===== PROVIDED DATA

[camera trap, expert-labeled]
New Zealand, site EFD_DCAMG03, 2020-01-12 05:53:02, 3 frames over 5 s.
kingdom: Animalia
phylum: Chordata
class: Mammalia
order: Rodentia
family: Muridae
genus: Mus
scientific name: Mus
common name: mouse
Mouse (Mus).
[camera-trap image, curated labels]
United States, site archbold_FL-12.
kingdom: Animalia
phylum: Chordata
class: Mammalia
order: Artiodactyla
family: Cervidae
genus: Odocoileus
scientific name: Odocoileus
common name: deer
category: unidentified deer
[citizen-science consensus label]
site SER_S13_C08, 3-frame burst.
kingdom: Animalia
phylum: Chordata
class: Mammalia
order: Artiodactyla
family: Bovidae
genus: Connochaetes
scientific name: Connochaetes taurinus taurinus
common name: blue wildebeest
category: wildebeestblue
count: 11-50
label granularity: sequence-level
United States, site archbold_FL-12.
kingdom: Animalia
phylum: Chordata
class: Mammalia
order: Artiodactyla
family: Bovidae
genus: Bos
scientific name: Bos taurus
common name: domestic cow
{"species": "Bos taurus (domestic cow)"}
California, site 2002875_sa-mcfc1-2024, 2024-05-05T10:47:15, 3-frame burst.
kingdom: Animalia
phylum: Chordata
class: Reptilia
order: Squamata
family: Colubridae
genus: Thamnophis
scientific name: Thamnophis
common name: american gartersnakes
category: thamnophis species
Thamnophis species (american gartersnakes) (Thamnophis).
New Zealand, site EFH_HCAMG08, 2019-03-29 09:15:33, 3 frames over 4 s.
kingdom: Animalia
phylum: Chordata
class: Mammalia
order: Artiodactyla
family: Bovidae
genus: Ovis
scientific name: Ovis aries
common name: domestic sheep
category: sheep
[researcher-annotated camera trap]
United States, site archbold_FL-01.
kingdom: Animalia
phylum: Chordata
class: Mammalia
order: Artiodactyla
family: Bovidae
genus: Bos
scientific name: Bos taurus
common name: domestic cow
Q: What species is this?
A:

==========

## TASK PROMPT
Every line where "burst" appears must be returned from the listing above.

## RESPONSE
site SER_S13_C08, 3-frame burst.
California, site 2002875_sa-mcfc1-2024, 2024-05-05T10:47:15, 3-frame burst.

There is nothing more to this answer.